- INSTRUCTION -
Change every "bamboo stake" in the items below to "wooden stake", and write out all the lines again with nothing else altered.

Dataset items:
>> START
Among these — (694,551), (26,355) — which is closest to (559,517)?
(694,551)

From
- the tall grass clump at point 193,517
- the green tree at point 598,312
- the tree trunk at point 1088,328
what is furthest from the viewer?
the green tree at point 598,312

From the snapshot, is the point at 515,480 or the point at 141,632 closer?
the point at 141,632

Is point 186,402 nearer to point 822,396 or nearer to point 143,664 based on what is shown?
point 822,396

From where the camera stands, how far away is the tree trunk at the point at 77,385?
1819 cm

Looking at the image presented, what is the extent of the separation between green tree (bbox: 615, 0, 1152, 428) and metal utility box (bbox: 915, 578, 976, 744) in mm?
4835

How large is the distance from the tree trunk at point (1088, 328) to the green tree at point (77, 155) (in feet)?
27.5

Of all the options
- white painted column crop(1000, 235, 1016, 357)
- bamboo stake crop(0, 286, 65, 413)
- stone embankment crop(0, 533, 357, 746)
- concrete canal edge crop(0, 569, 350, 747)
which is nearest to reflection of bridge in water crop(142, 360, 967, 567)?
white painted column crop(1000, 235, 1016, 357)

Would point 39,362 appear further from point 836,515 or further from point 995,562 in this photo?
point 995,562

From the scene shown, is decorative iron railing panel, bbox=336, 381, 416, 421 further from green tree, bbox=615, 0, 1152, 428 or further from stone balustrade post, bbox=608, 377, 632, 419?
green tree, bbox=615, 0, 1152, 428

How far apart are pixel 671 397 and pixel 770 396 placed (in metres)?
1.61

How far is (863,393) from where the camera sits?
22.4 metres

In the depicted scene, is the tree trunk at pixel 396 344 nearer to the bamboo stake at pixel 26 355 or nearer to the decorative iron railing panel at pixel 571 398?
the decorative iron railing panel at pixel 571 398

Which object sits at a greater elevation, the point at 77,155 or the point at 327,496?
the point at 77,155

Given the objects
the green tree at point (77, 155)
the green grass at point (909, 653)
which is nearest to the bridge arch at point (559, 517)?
>> END
- RESULT FOR THIS EXERCISE -
Among these — (694,551), (26,355) — which is closest to (559,517)?
(694,551)

From
- the tall grass clump at point 193,517
- the green tree at point 598,312
- the tree trunk at point 1088,328
what is furthest from the viewer?
the green tree at point 598,312

From the snapshot, is the point at 515,480 or the point at 141,632 closer?
the point at 141,632

Is point 186,402 nearer to point 822,396 or nearer to point 143,664 based on what is shown?
point 822,396

From where the camera stands, how far away is the tree trunk at the point at 77,385?
1819 cm

Looking at the image presented, what is the extent of the separation between green tree (bbox: 615, 0, 1152, 428) and metal utility box (bbox: 915, 578, 976, 744) in mm?
4835

How large is the distance from the tree trunk at point (1088, 328) to the green tree at point (77, 155) (in feet)?
27.5

Of all the options
- white painted column crop(1000, 235, 1016, 357)
- wooden stake crop(0, 286, 65, 413)
- stone embankment crop(0, 533, 357, 746)
- concrete canal edge crop(0, 569, 350, 747)
which is nearest to reflection of bridge in water crop(142, 360, 967, 567)?
white painted column crop(1000, 235, 1016, 357)

Would point 39,362 appear further from point 836,515 or further from point 995,562 in this photo?
point 995,562

From the scene shown, is decorative iron railing panel, bbox=336, 381, 416, 421 further from green tree, bbox=615, 0, 1152, 428 or further from stone balustrade post, bbox=608, 377, 632, 419?
green tree, bbox=615, 0, 1152, 428

How far apart are pixel 671 397 and pixel 770 396 placed (in metres)?
1.61

How far is (863,393) from where the camera sits?
22.4 metres

In the depicted scene, is the tree trunk at pixel 396 344 nearer to the wooden stake at pixel 26 355 or nearer to the decorative iron railing panel at pixel 571 398?
the decorative iron railing panel at pixel 571 398

Which object sits at a greater elevation, the point at 77,155 or the point at 327,496?
the point at 77,155

Given the objects
the green tree at point (77, 155)
the green grass at point (909, 653)
which is nearest to the bridge arch at point (559, 517)?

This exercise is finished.